──────── DATA SECTION
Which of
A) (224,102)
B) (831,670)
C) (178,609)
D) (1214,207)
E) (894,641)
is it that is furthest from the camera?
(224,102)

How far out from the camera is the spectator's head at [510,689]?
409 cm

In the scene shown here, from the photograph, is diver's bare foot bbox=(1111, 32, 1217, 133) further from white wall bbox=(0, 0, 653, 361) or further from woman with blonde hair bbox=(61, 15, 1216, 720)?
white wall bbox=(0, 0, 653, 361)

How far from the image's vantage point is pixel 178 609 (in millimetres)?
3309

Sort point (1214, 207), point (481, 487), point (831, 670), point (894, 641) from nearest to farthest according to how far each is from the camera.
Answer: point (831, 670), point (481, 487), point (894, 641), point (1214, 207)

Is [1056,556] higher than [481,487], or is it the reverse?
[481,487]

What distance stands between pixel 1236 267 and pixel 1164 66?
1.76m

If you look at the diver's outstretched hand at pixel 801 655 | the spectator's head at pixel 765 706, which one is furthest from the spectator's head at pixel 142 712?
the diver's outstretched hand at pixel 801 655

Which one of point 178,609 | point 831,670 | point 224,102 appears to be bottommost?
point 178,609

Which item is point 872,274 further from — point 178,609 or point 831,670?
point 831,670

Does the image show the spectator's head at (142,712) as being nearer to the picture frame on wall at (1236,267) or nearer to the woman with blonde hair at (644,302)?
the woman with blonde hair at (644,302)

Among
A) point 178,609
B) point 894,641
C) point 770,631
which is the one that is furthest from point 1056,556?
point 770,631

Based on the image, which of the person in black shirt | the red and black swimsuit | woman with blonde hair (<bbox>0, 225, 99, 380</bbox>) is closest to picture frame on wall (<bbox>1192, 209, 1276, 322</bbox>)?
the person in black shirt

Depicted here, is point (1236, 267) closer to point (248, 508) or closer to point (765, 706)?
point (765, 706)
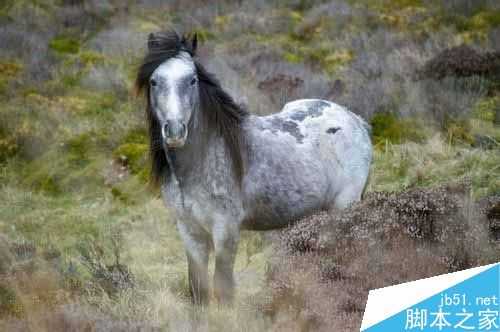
────────────────
WRITTEN EXERCISE >> Copy out the lines from the line containing "How far from" to the line containing "Answer: point (831, 670), point", swapping "nearest" for "closest" and changing nothing else. Give only those lines.

OUTPUT FOR THIS TASK >>
How far from the image's vantage point is pixel 178 609 (in millimetres)?
3309

Sort point (1214, 207), point (481, 487), point (831, 670), point (894, 641) from closest to farthest according to how far each is from the camera.
Answer: point (831, 670), point (481, 487), point (894, 641), point (1214, 207)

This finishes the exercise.